··· Text to read
02 Jul 2022

Limerick TD honours memory of those who died and survived the ‘social in hell’

Limerick TD honours memory of those who died and survived the ‘social in hell’

Deputy Niall Collins, Christy O’Connor, Peter Kenny, Suzanne Thurlow, Tommy Meaney, Denis Martin, Cllr Brigid Teefy and Eamon O’Riordan pictured at the commemoration

MEN, women and children gathered on Sunday in the Republican plot in Grange to remember the gallant five volunteers from the East Limerick Brigade, who gave their lives in the cause of Irish freedom at Caherguillamore House some 98 years ago – December 27, 1920.

Deputy Niall Collins said he was “honoured” to give the oration at the annual commemoration. He quoted the late President of Ireland, Sean T O’Ceallaigh who said, “County Limerick has set an all-Ireland lead in discharging its duty to our patriot dead” when he unveiled the old IRA memorial in Newcastle West on Easter Sunday in 1951.
······
* Directions for this task
Can you output the entire commemoration article word for word? Nothing in the listing is needed.
··· Data shown
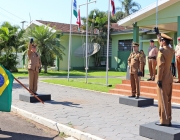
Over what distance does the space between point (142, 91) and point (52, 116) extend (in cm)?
506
······
* Task response
02 Jul 2022

Limerick TD honours memory of those who died and survived the ‘social in hell’

Limerick TD honours memory of those who died and survived the ‘social in hell’

Deputy Niall Collins, Christy O’Connor, Peter Kenny, Suzanne Thurlow, Tommy Meaney, Denis Martin, Cllr Brigid Teefy and Eamon O’Riordan pictured at the commemoration

MEN, women and children gathered on Sunday in the Republican plot in Grange to remember the gallant five volunteers from the East Limerick Brigade, who gave their lives in the cause of Irish freedom at Caherguillamore House some 98 years ago – December 27, 1920.

Deputy Niall Collins said he was “honoured” to give the oration at the annual commemoration. He quoted the late President of Ireland, Sean T O’Ceallaigh who said, “County Limerick has set an all-Ireland lead in discharging its duty to our patriot dead” when he unveiled the old IRA memorial in Newcastle West on Easter Sunday in 1951.